I’m going to aim not to drip feed, but also there’s too much to write down in detail so I will summarise.
- Husband and I have married 7 years and in early 30s
- A toddler together
- No practical family support or help around (they are there, just can’t help with babysitting or childcare etc)
- He works full time
- I work 4 days
- Have had no breaks or holidays, locally or abroad since before pandemic and don’t really get out of the house for date nights as much as we would like
- As with most, we’ve struggled through the pandemic, becoming new parents, working from a very small home together and still doing so etc
- Husband has significant poor mental health so there have been plenty of ups and downs and I have supported and encouraged him to get help in all ways possible. (depression, anxiety, suicidal ideation)
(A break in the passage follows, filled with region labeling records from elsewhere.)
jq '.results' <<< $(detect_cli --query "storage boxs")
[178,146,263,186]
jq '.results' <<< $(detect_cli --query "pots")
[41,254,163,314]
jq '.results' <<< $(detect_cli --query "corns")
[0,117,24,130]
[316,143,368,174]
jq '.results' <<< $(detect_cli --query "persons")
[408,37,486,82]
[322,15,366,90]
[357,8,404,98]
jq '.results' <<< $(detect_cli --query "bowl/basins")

- he has accepted help on and off over the years but has been fairly consistent over the last year
- However, recently we seem to be fighting a lot, losing patience with each other and a lot of misunderstandings
- with that, I feel like he can change into another person at times when he loses his temper. He can be quite nasty in these moments, getting quite angry, banging and slamming doors, hitting walls and shouting at me even when I ask him to stop. He will do this in front of our toddler which I hate and get them away from the situation ASAP. He knows how I feel about it but time and time again it happens.
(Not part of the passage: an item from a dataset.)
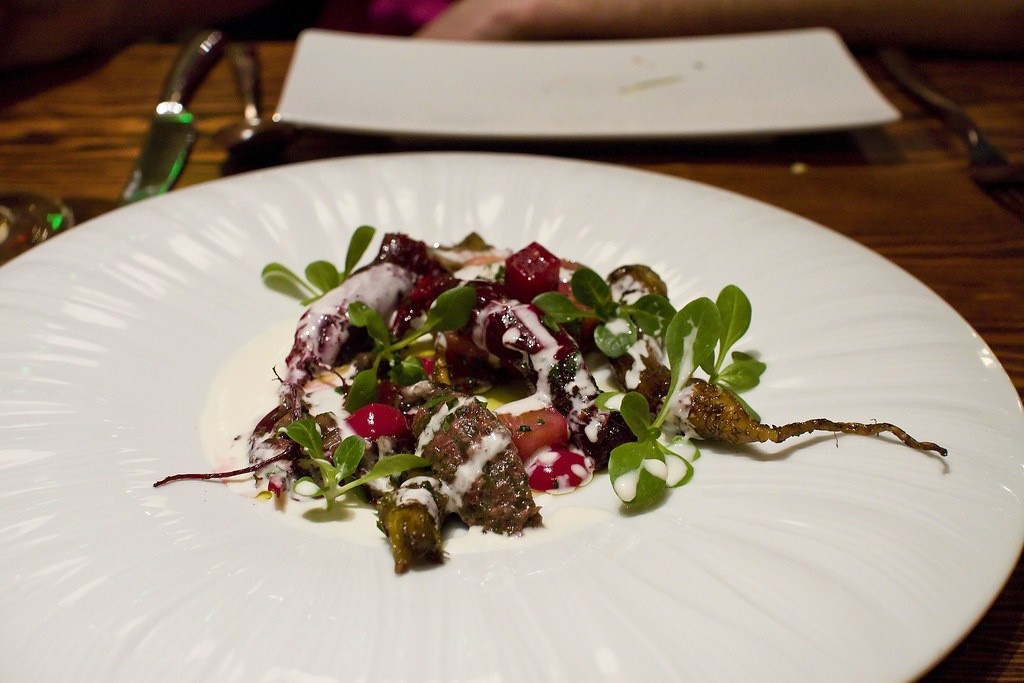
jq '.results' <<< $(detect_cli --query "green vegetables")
[261,224,765,513]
- I do feel like Im on eggshells a lot of the time, and then inevitably when I do or say something he doesn’t like, he can’t control his emotions and a huge fight erupts. It’s awful. We both hate it.
- I am absolutely not perfect and I’m sure there are plenty of things that give him reason to be annoyed, however lately I don’t feel like his responses or reactions or even why, is reasonable at all. Like I can’t get anything right. I try telling him how I feel, but it doesn’t really make an impact.
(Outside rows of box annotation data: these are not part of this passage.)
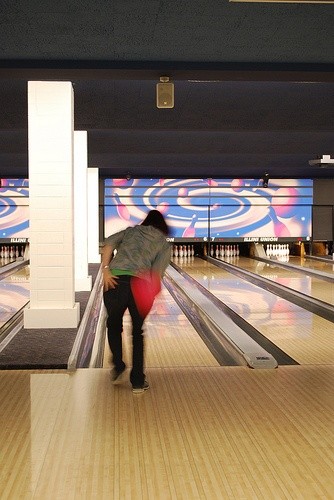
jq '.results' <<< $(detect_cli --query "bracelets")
[102,265,110,269]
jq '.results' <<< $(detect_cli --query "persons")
[102,210,172,393]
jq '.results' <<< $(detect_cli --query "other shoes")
[111,361,126,380]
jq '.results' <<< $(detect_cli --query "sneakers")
[133,381,149,393]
- He’s also good at burying his head and not talking to me as his way of dealing with things (his anxiety and thoughts mean he usually has a million things going on) so I don’t feel in those moments that he is stonewalling in an abusive way, he’s just trying to process things. But I really struggle with this - it’s a horrible environment to live in. He only comes out of it after I basically encourage us to start communicating again.
It all came to a head today, another explosive argument out of nowhere with him shouting and completely enraged in front of our child who burst into tears. I immediately removed us form the situation but he came in storming in throwing clothes out of a laundry basket around the room. After I put our child to bed I tried to approach him to work out what went wrong, but he got angry again, hitting walls, banging doors, broke the blinds on the window even. He has decided he wants to end things, he can’t handle it anymore, and is giving the impression that it’s all my fault which I feel is really unfair.
I just stood there when all of this was happening. I honestly deep down, know this isn’t “normal” or healthy, but I love him so much (and typing this out it might seem silly that I do, but it’s only in these moments I question everything) especially as I know that his traumatic past and poor mental health contribute and lot to this. I also know he absolutely hates these moments, does not take pleasure from it at all in the slightest.
I don’t want to give up on us, but I also don’t want our child to grow up in a toxic house or witness things that are not healthy in a relationship. There’s also quite a stigma in getting separated or divorced where we live and in our faith.
I know marriage is hard, and many go through seasons of tough times in amongst the good ones. Is this a tough time that we need to work through as when it’s good, it’s great! Or do I need wake up and face that it’s maybe too far down the line from being rescued?
Please be kind. I’m so sad about it all because I know we do love and care for each other deeply, but the last few years with the pandemic have been very tough on both of us mentally.